Siddhartha, Hermann Hesse.

This changed my life as a young man.  A story about identity, about finding one’s own meaning to life, about doing what you feel you have to do in order to find yourself.  Reading it the first time helped me find the courage to become a young novelist.  I reread it every year; with The Catcher in the Rye and The Great Gatsby, this is an enduring favourite.  I learned that you can go into the unknown and take a chance, that you can work hard to chase your dreams, that there’s no guarantees.  But you know what?  The joy of it is chasing that dream and never giving up, all in the hope that enlightenment will come.

Ender’s Game, Orson Scott Card.

I read this feverishly.  It taught me human lessons, beyond any non-fiction I’ve read, about war and violence.  As a writer it taught me that you shouldn’t compromise when creating a novel with young characters… and the power of a good ending.  Blood Meridian, Cormac McCarthy‘s best novel, his most brutal, had a similar affect on me for my thrillers.  Cormac gets that books are made of books.  Every line is honest, a slap in the face, a mirror for us all.
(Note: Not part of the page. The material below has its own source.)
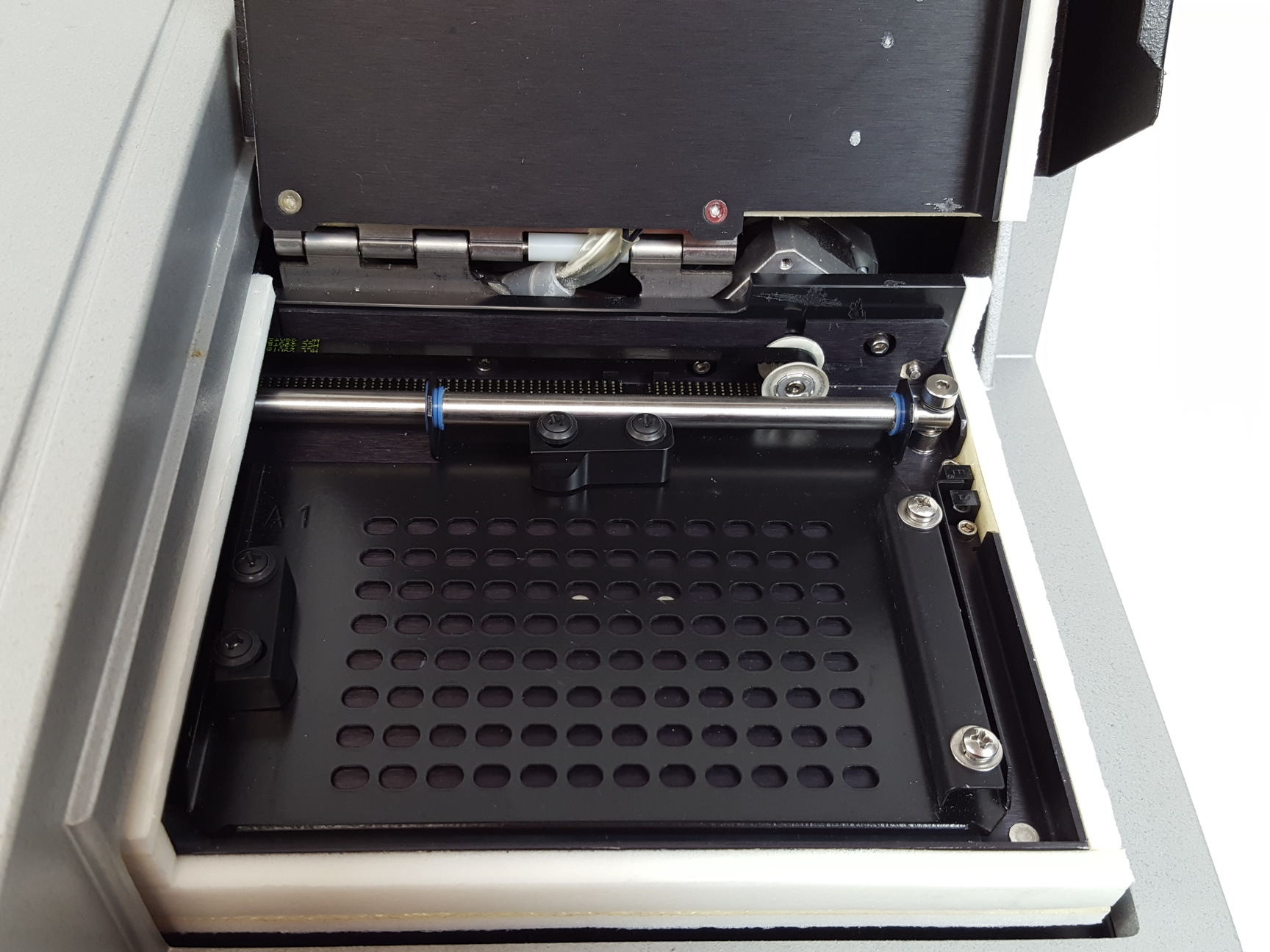 Image of Biotek Instruments Microplate Reader Model: ELx808 Lab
Every teenage boy should read                                                            Enders Game.

The Catcher in the Rye,  J. D. Salinger.

Holden Caulfield at 16 is as wise a teenage character I’ve read – he pretty much did it all – yet he embodied the boy-ish naivety needed to make him appealing as a narrator. The setting and voice in the novel was an influence on my for all of my 20’s. Like Yann Martel’s “Pi” Patel (Life of Pi), Holden has left an indelible mark in my mind; it felt as though he was, for a period, a friend of mine… And believe me, I’d much rather have him as a friend than Bukowski’s Henry Chinaski (Ham on Rye).

The Diary of a Young Girl, Anne Frank.

I read this in school and several times since.  It showed me that no matter how alone you feel, you are never really alone.  The ideas I interpreted as ‘speaking to friends in a time of crisis’, and ‘who’s to say that when people die every bit of them has to go’, sparked my storytelling bug.  ALONE: Chasers, my sixth novel, was a response to Diary and others mentioned here: a story of survival and a broader discussion about today’s lack of understanding and empathy.  I owe it all to that beautiful girl, Anne                                                              Frank.

So, Book 3, QUARANTINE, is out this October. Before that, September sees the first in a new 13-book YA series titled THE LAST THIRTEEN, which is being published simultaneously around the world by Scholastic.  Book 2 then appears in December, when we’ll also see my 6th adult thriller, THE SPY, published by Hachette, and then 2014 sees the 11 remaining of the THIRTEEN series published, eg monthly from Feb.  And another adult thriller sometime 2014 too.

I love being busy as a writer — it suits me. It’s interesting, always living/being so near the conception and release of a project, not knowing how each is going to go.  To me it’s better being in that situation than where it’s always about the next thing and then not having anything in development.  And it’s been a good run since 2006 — with 25 books contracted, life’s good… but I steel myself that the music might stop some day.  I’ll always write, but will the publishers still be there?  Well, if they’re not, I’m sure we’ll figure something out, because readers will always be there, no matter what the mode of publication and production.  We write in interesting days…

Which reminds me — back to it.

One Comment:

  1. James, I always enjoy hearing how authors get an idea for a book – and then how they carry it through. I’m plotting a new YA novel now and also re-reading my fave books as a teen, and my own diaries from that time in my life. Reading them now as an author – I truly see the YA voice shining through and it’s as if I am reading another kid’s account, not mine.

    Thanks for sharing the novels that affected you and stayed with you. Anne Frank was also a book that had a huge affect on me as a teen, and one I re-read as well. The Little House series is another one as it encompasses one family’s travels through three eras in America: pre-frontier, pioneer, and the settling of America. I think this pretty amazing to have been a part of such tremendous change in a country.